Конечно, возможна совершенно неумеренная Фантазия. Возможна Фантазия плохо сработанная или Фантазия, поставленная в услужение злу. Фантазия может даже обманывать тех, кто сам ее создал. Но то же можно сказать обо всем, что сотворил человек.

Люди сумели представить себе не только эльфов — они придумали множество богов и поклонялись им; они поклонялись даже самым жестоким и злым из этих богов. Они создали лжебогов из своих идеалов, знамен или денег; даже их науки, социальные и экономические теории вечно требовали человеческих жертвоприношений. Abusus поп tollit usum[139]. Фантазия остается правом человека: мы творим так, как можем, ибо сами также сотворены — но не просто сотворены, а по образу и подобию Творца[140].

Мысль, заключенная в этих словах, очень глубока. Они представляют нам основополагающие положения подлинного «богословия творчества» — сферы, во времена Толкина еще сравнительно мало разработанной теологами. Способность творить — и в том числе «творить» вторичным образом то, чего нет в «первичном» мире — это способность, во многом особенно ярко указывающая на подобие человека своему Создателю. Как и другие аспекты человеческой личности, эта способность затмилась грехопадением, и отсюда многочисленные злоупотребления ею, о которых говорит Толкин. Но эта способность — не болезнь. Она свойственна — и это видно из ее «богоподобных» качеств — здоровой, подлинной природе человека. Фантазия не должна создавать «ложь»: как и все дары человека, она призвана передавать истину — своим, свойственным ей, способом. Подобно всем возможностям падшего человеческого естества, она повреждена — но может быть исцелена во Христе. Как и все способности человека, творческая фантазия имеет лик, обращенный к Богу. И сам Толкин, как автор, действовал как христианин, исцеляющий и обращающий эту художественную фантазию.

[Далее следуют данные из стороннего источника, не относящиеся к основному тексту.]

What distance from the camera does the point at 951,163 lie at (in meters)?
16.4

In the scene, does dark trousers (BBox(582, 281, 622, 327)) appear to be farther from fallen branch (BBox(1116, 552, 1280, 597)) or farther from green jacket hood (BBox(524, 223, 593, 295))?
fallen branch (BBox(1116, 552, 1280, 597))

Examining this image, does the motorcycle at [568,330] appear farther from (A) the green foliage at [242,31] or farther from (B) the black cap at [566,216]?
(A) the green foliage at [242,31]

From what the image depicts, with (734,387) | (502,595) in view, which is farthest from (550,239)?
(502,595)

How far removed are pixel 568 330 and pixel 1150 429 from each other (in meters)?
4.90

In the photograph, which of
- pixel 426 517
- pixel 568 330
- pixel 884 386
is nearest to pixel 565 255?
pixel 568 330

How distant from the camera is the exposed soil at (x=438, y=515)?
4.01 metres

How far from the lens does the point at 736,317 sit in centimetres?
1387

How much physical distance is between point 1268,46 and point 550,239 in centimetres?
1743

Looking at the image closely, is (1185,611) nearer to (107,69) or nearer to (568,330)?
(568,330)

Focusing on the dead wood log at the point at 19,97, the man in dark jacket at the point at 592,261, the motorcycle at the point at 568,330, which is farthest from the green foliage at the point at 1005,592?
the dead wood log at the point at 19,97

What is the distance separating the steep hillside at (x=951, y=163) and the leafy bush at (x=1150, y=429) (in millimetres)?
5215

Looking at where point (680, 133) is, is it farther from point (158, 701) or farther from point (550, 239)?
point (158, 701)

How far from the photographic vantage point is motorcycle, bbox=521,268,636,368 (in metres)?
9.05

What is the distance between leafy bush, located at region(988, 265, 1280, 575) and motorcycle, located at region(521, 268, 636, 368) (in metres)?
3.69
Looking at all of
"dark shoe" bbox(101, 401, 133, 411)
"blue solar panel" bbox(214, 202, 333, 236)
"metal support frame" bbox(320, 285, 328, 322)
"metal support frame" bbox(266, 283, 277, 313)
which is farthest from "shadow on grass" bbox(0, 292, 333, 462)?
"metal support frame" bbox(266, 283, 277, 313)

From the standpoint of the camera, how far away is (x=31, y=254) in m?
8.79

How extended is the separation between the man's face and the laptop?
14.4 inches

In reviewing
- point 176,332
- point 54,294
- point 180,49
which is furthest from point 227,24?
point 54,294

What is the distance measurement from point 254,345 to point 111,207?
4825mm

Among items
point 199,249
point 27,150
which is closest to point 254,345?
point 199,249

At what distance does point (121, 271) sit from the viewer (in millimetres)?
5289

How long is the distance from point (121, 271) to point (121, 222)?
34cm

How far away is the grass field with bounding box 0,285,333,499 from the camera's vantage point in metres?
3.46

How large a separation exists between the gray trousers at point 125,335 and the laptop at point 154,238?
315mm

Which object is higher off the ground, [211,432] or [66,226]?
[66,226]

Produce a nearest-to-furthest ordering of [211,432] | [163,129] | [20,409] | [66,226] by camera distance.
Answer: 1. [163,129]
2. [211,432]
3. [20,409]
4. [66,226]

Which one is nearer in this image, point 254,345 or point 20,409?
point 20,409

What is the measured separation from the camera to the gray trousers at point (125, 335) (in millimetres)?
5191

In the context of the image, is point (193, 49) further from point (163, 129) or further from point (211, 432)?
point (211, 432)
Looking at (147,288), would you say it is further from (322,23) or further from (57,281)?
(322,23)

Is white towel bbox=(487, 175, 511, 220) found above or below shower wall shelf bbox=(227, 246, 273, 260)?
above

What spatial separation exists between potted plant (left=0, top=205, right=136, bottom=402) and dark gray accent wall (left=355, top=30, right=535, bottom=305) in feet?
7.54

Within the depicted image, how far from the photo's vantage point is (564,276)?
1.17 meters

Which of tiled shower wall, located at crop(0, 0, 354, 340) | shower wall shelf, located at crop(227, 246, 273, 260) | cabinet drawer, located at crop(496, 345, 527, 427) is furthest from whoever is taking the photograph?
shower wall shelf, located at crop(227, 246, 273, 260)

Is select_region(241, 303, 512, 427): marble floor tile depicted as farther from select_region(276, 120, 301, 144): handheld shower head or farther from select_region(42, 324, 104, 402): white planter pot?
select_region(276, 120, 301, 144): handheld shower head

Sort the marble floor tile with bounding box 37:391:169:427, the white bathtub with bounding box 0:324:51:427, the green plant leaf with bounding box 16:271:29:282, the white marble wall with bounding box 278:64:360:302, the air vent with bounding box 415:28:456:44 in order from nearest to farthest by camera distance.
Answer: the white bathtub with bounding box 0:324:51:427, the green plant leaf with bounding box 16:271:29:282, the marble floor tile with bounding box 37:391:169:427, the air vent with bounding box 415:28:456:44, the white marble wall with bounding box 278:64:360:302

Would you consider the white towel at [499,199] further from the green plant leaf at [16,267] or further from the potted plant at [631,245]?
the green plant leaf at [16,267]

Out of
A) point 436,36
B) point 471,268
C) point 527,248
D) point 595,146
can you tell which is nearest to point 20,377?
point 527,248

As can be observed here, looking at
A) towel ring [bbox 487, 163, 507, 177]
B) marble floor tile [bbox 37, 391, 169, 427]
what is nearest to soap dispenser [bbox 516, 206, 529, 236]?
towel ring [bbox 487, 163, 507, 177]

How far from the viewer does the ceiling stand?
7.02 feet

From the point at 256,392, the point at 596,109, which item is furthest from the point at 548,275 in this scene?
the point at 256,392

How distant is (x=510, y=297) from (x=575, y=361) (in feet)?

Эта параллель между Творцом и способным к творчеству человеку, созданному по образу и подобию этого Творца, параллель, от которой должно отталкиваться всякое богословское осмысление творчества, не столь уж часто встречалась в теологической литературе времен жизни Толкина. И тем не менее, эта мысль была глубоко своевременной и верной — настолько верной, что она была подтверждена авторитетом Церкви. Папа Иоанн Павел II говорит в своем послании к людям искусства:

Никто лучше, чем вы, художники, гениальные создатели красоты, не сможет понять, чем был тот pathos, с каким Бог на заре творения смотрел на дело рук Своих. Отблеск того, что Он тогда испытал, бесчисленное множество раз появлялся в ваших глазах, художники всех времен, когда, очарованные и пораженные силой звуков и слов, цветов и форм, вы созерцали плоды своего вдохновения, усматривая в них как бы тень той мистерии сотворения мира, к участию в которой Бог, единственный Творец всего, пожелал привлечь вас.

‹.‚.› Первая страница Библии показывает нам Бога как, можно сказать, первообраз каждой личности, создающей то или иное произведение: в человеке–создателе находит отражение Его образ как Творца. ‹.‚.›

Какова разница между «сотворить» и «творить»? Тот, кто сотворяет, сообщает само бытие, выводит нечто из ничего, ex nihilo sui et subiec- ti, как говорится по–латыни, и это действие в строгом смысле может быть отнесено исключительно к Всемогущему. Земной же творец использует нечто уже существующее и придает ему форму и значение. Такая деятельность присуща человеку как образу Божиему. Ибо Библия констатирует, что Бог сотворил человека, мужчину и женщину, «по образу Своему» (Быт. 1, 27), после чего прибавляет, что Он поручил им владычествовать над землею (см. Быт. 1, 28). Это было в последний день Творения (см. Быт. 1, 28–31). В предыдущие дни Бог, как бы отбивая ритм космической эволюции, творил вселенную. В конце Он творит человека, как самый благородный плод Своего замысла и подчиняет ему видимый мир, словно огромное поле, на котором человек может проявлять свои творческие возможности.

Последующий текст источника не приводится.